Elsewhere, some have been busying their drones by delivering drugs to prisoners, hovering over cash machines to capture people entering their PIN numbers and getting candid snaps of celebrities in their homes.

As well as being irresponsible and even morally reprehensible the above activities are very much illegal.

Laying down the law

Drone users are subject to a number of restrictions under the Civil Aviation Authority (CAA), the body responsible for safety and regulation of British aviation. At present, drones must not be flown above 400ft (122 metres) or within 150ft (46 metres) of any person or property. Users must also keep their drone 500ft away from crowds or built up areas and must not fly over any such location at any height.

In principle, this puts a 400-500ft no-fly ‘bubble’ around any village, town, city or other complex, such as airports. In practice however, it seems too many are either unaware of - or do not care about - the regulations.

Nonetheless, anyone caught operating a drone in violation of the CAA rules, or flying in a dangerous manner could face an unlimited fine and up to five years in prison. The drone itself would also be seized by the police and the court has powers to prevent anyone convicted of owning or using a drone for a period of time.

Tougher sentences

The punishments available to the courts are severe and the government is readying a new set of measures to crack down on reckless drone users. This could include tougher sentences, an introduction of mandatory safety tests and registration of all privately owned drones.

In expectation of a new crop of drones taking to the skies over Christmas, the police and aviation authorities issued a statement in December, urging users to read up on the rules and regulations about drones before making their maiden flight.

The CAA’s ‘DroneCode’ is available online alongside the ‘Drone Assist’ app through the App Store and Google Play. This platform, provided by NATS, the UK’s main air traffic control provider, presents users with an interactive map of restricted airspace, hazards in the air and on the ground, security and privacy risks. 


    • Legislative reforms? Davinder virdi
    • Posted

    I found this to be an extremely interesting article. I recently stumbled on an article exploring the commercial and economical benefits of having proper drone navigation skills. That has already been demonstrated in recent times by professional photographers and movie directors who are adopting this technology to further improve and add another dimension to their work. With that in mind I had honestly addressed the possibility of even investing in one and perhaps developing those skills myself for the foreseeable future, if not for my own personal amusement but also the endless capabilities they may open doors for.
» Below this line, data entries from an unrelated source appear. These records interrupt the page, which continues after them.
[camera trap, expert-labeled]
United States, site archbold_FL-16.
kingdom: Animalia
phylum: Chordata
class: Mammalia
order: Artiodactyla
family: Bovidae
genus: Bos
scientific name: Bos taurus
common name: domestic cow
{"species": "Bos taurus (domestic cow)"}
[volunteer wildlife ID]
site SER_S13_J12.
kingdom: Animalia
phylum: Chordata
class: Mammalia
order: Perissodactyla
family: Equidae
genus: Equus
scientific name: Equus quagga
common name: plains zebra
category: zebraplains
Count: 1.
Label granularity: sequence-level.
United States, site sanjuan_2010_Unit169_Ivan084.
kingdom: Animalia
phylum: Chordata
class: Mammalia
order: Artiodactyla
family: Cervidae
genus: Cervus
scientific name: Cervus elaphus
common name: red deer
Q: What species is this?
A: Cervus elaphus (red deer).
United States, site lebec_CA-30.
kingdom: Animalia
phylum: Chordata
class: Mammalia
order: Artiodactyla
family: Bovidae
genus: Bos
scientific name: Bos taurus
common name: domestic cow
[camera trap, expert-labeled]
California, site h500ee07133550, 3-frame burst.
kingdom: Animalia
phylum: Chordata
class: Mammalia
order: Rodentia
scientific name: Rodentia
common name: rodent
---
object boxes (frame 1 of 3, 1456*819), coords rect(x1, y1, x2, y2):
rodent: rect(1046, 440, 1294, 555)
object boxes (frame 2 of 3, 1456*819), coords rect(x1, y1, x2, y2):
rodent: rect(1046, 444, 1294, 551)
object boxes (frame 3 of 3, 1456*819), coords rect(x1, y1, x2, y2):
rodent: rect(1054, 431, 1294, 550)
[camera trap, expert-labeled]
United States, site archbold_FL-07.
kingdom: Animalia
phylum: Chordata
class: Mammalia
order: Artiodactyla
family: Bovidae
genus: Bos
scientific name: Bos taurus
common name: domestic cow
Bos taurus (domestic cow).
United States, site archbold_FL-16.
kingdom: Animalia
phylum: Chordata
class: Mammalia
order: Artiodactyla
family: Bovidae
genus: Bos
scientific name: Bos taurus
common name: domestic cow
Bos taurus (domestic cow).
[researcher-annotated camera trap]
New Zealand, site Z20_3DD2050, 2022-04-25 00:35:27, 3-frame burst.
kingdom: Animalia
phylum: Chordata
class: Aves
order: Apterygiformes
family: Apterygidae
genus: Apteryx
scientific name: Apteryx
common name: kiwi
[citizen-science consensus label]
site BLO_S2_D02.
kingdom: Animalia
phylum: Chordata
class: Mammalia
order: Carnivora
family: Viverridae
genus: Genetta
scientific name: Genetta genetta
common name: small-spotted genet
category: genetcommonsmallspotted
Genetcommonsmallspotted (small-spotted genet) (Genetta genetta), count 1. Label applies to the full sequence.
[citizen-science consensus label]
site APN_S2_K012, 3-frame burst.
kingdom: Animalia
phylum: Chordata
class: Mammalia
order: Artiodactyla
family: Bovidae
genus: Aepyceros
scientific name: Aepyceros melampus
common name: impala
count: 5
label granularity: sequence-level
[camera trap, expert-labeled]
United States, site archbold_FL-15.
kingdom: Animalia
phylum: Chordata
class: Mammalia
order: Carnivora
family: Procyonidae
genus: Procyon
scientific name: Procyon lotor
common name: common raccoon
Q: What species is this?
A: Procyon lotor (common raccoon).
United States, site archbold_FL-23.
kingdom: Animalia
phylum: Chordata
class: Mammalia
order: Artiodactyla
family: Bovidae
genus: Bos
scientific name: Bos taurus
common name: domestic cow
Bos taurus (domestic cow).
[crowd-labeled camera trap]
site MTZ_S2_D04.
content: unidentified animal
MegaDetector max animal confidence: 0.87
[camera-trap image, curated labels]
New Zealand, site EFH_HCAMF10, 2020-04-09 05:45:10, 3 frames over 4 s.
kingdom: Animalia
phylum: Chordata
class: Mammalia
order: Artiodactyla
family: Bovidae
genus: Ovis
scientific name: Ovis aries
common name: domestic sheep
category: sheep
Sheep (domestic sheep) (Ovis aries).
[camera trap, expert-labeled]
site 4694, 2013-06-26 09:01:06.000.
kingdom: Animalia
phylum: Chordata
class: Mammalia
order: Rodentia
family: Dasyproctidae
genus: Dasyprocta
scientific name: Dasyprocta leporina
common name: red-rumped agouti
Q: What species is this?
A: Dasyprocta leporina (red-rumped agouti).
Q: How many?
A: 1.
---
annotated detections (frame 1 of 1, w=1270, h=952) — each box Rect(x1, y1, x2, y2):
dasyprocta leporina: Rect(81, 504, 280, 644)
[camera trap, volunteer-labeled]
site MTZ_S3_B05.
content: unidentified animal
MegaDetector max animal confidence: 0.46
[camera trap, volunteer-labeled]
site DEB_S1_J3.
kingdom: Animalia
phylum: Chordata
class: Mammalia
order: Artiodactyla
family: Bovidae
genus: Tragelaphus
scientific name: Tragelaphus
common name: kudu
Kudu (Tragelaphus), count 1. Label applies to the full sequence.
That said, I think that the legislative framework (embodied within current CAA protocols) is will get an overhaul in much the same way hover boards did in that I think the current rules will be diluted and saturated into a format that is openly digestible and enforcement is far quicker and effective than those already. It is inevitable that parliament will legislate to govern the recent developments in technology in the same reactive manner it did with revenge porn.